PAGE EXCERPT START

Sunday, February 14, 2010
The Terrific Travels of Charlie and George
Charlie Bird and George Lee have been having it tough these past few months - by their own account anyhow. Listening to them whine about life outside Montrose is dispiriting to this journalist who remembers being in awe of them at the ESB Media Awards a decade ago. I was nominated for a colour writing award (and seated at a table with a medical monthly and a agricultural pamphlet, I had a fair idea I shouldn't worry too much about having to make a speech, sit back and enjoy the free dinner). George and Charlie, though, were the real deal and were honoured for their investigative journalism in breaking the NIB tax evasion scandal. Charlie's speech went something along the lines of "We were warned off this story but we are not anybody's typewriters..."
Oh Charlie, what has it come to?
My op-ed in the midweek Herald went a little something like this...
The crèche in RTE is apparently a very fine facility. No doubt it will shortly be taking delivery of a batch of the hotly-tipped children’s bestseller, The Terrific Travels of Charlie and George.
Through the medium of nursery rhyme, this listen-and-learn tome will prepare the offspring of RTE staffers for life within the Montrose family.
“This little boy went to Washington; this boy went to the polls; both little boys went ‘Wah! Wah! Wah!’ – all the way home to D4.”
Don’t bother trying to pre-order Charlie and George at your local bookshop: it has a very limited run and the small print is illegible to anyone outside Donnybrook.
Here’s how the world works for the rest of us: we jack in our jobs to go adventuring, we get a P45. When George Lee decided to run for the Dail so he’d have something to tell the grandkids, he got a guarantee that a job would be still there for him in RTE twelve months later. When Charlie Bird harrumphed that he’d had enough of Washington, he was told to come home early out of the cold.
Why wouldn’t you want to return to an employer like that? The very notion that Lee and Bird are some sort of maverick risk-takers is laughable. RTE all but sewed their mittens onto a piece of string and threaded it through the armholes of their duffle coats before sending them out to play.
They didn’t have to be called in for their dinner. Homesick Charlie has returned over two years early from a four-year post. George spent nine months on the job for Fine Gael. That’s just long enough for him to have kittens over not being treated in the manner to which he had been accustomed.
There is a case to be made for sympathising with Curious George. He looked beyond his role as economics editor at the State broadcaster and thought he could see a different future. (Albeit with RTE standing nervously on the shore, ready to chuck a lifebuoy at him if the waters got choppy).
He couldn’t hack a single winter of discontent. I don’t know if he was being intentionally hilarious when he complained to Pat Kenny on Frontline that he was frustrated that most TDs were “institutionalised” by the comforts and cosiness of life in the Dail. It certainly gave me a laugh. Is there not plenty of opportunity to become institutionalised by the fine renumeration, facilities and jobs-for-life at RTE? I’d be only delighted to be incarcerated in that golden a cage.

PAGE EXCERPT END
ENTRIES PROVIDED START

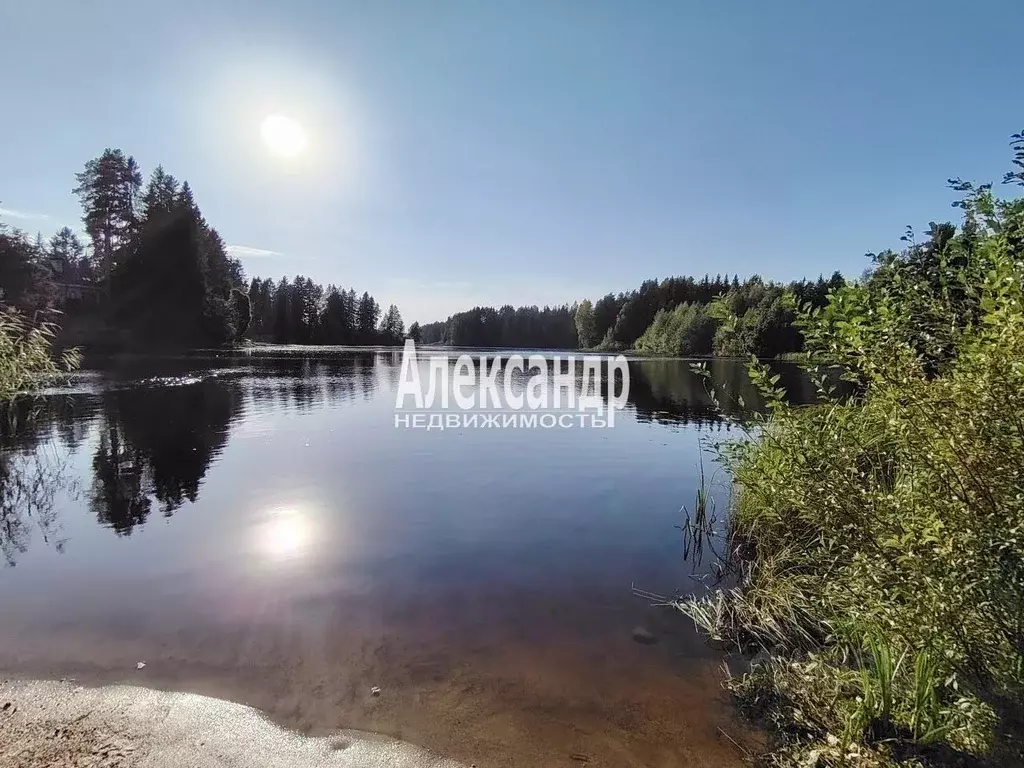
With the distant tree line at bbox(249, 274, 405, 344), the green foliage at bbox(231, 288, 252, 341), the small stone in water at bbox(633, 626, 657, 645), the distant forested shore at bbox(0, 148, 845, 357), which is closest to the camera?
the small stone in water at bbox(633, 626, 657, 645)

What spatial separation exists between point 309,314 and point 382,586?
122m

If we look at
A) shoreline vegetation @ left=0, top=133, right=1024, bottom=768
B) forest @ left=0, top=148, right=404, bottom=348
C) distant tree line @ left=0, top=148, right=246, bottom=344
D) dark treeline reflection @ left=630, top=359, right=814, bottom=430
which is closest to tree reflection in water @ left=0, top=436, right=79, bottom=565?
shoreline vegetation @ left=0, top=133, right=1024, bottom=768

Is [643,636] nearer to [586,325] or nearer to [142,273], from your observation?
[142,273]

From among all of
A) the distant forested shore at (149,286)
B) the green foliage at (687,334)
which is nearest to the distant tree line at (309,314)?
the distant forested shore at (149,286)

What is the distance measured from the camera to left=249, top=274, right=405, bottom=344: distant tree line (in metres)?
116

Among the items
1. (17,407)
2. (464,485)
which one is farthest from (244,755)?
(17,407)

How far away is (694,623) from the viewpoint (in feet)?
20.9

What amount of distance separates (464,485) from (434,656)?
673cm

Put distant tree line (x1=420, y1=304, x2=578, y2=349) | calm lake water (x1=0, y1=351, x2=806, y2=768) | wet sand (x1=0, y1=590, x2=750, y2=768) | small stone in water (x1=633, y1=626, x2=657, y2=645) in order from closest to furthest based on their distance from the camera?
wet sand (x1=0, y1=590, x2=750, y2=768)
calm lake water (x1=0, y1=351, x2=806, y2=768)
small stone in water (x1=633, y1=626, x2=657, y2=645)
distant tree line (x1=420, y1=304, x2=578, y2=349)

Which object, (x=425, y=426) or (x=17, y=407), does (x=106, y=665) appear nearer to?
(x=425, y=426)

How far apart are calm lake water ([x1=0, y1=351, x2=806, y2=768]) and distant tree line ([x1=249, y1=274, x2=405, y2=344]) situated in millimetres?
107743

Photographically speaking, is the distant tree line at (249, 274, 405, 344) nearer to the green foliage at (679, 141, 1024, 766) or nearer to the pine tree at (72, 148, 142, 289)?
the pine tree at (72, 148, 142, 289)

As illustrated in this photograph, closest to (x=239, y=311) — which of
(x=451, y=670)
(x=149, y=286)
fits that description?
(x=149, y=286)

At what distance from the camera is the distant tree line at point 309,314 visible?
380ft
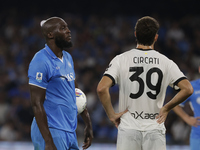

ENTRIES PROVIDED END

SET OF TASKS:
• a. According to the blog post, how early did Charlie Bird come back from his four-year post?
• b. Say whether each statement agrees with the blog post, and quote the words that decide it: (i) George Lee spent nine months working for Fine Gael. (ii) Charlie Bird and George Lee were honored at the ESB Media Awards for their reporting from Washington. (iii) George Lee complained to Pat Kenny on Frontline.
The material comes from a separate source, not from the blog post.

ANSWERS BY TASK:
• a. Over two years early.

• b.
(i) Yes: "George spent nine months on the job for Fine Gael."
(ii) No: "were honoured for their investigative journalism in breaking the NIB tax evasion scandal"
(iii) Yes: "he complained to Pat Kenny on Frontline"